If you feel safe trying options at home, you could try ear irrigation. This is the process of using warm water, sometimes with essential oils, to clean out the ear. To use irrigation:

  • Fill a small rubber bulb or syringe with warm water and a few drops of essential oil
  • Tilt the head so that your problematic ear is facing up, and make sure that you angle yourself over the sink.
  • Insert the syringe tip over the entrance to your ear canal and gently squirt the water inside.
  • Repeat the irrigation process with the other ear.

You might also want to angle your ear over the sink when you’re using irrigation so that the water can drain naturally.

Another way to treat the issue of discolored ear wax is to use specialist ear drops. These can be obtained over the counter, and usually come with natural oils, or hydrogen peroxide included. You can simply drop a small amount of the solution into your ear, which will be absorbed by the hard wax. This should soften the ear wax and make it easier to clear out your ear canal. After a while, you can take a shower and try to clear the wax from your ear naturally.

Earwax removal drops are very easy to find and should be available from any pharmacy.

The Medical Treatments Available for Discolored Earwax

If the treatments that you try at home aren’t successful, or you feel discomfort as well as noticing discolored earwax, then you’ll need to speak to your doctor about the treatments that are available to you. A GP will be able to check for any underlying conditions that may be causing your ear problems.

You can also try to clean your ears at home using one of the ear cleaning techniques and tools described in our guides.
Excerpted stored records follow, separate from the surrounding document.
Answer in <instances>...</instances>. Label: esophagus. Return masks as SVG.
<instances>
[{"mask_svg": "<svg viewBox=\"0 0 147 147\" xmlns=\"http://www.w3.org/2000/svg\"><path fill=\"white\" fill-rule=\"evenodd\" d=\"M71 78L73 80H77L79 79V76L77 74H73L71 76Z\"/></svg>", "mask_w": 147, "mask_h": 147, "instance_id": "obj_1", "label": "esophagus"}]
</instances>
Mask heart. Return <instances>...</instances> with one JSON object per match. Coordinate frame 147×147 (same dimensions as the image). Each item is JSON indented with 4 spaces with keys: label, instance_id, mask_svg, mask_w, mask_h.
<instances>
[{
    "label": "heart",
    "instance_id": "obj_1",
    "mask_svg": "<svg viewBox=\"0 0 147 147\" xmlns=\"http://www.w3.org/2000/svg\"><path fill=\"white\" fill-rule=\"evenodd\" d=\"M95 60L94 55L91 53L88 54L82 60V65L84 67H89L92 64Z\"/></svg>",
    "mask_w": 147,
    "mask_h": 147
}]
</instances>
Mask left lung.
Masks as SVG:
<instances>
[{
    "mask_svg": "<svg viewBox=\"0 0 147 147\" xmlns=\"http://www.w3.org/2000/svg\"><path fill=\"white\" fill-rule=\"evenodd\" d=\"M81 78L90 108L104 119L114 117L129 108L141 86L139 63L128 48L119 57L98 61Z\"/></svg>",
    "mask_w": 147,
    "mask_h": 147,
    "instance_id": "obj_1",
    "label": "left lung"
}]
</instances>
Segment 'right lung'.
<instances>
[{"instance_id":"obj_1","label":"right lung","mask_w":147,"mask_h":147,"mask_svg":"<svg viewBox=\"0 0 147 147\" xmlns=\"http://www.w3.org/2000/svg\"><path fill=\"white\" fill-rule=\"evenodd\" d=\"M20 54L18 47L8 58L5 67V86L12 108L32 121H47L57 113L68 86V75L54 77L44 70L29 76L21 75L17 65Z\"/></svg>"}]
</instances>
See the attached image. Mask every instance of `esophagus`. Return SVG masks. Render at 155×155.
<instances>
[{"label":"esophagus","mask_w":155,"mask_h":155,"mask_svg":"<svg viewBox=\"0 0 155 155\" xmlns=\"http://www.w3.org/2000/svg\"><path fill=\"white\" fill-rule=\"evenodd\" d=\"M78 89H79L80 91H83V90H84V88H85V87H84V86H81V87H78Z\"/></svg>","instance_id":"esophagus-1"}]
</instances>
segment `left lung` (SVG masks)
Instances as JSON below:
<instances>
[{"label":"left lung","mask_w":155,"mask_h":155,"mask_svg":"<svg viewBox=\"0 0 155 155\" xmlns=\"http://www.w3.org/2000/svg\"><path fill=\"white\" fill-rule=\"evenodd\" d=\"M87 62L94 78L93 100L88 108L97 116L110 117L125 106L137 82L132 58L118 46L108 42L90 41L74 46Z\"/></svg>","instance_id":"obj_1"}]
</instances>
For example you can try:

How to Prevent Discolored Earwax

There are plenty of things that you can do to reduce your risk of discolored and built-up earwax. Usually, just leaving your ears alone to operate as normal will help to stop wax from building up. Regular jaw movement and showering will clean the ears naturally. You should also avoid washing your ears yourself using cotton buds, as this can make the situation worse.

Anyone who has a history of wax buildup in their ears might want to avoid using earbuds and other devices that need to be inserted into their ears regularly. If you notice that you experience problems a lot, then you can speak to your doctor. A GP might provide you with a medication that will soften your ear wax and reduce pain or discomfort.

When To Seek Help with Black Earwax

As mentioned above, black earwax and discoloration in earwax is rarely a cause for concern. However, if you’re experiencing this issue for the first time, it may be worth speaking to your doctor and getting referred to a professional. It’s also essential to get extra help from a professional if you notice symptoms besides the discolored wax, such as:

  • Pain in your ear
  • Dizziness
  • Nausea
  • Feeling as though your ear is blocked
  • Itchiness around or in the ear
  • Coughing
  • Ringing in the ears
  • Ear discharge
  • Problems with hearing.

Generally, it’s best to speak to your doctor before you try any at-home remedies too.

Although most remedies available will be safe to use, there’s always a chance that you could react negatively to some at-home solutions.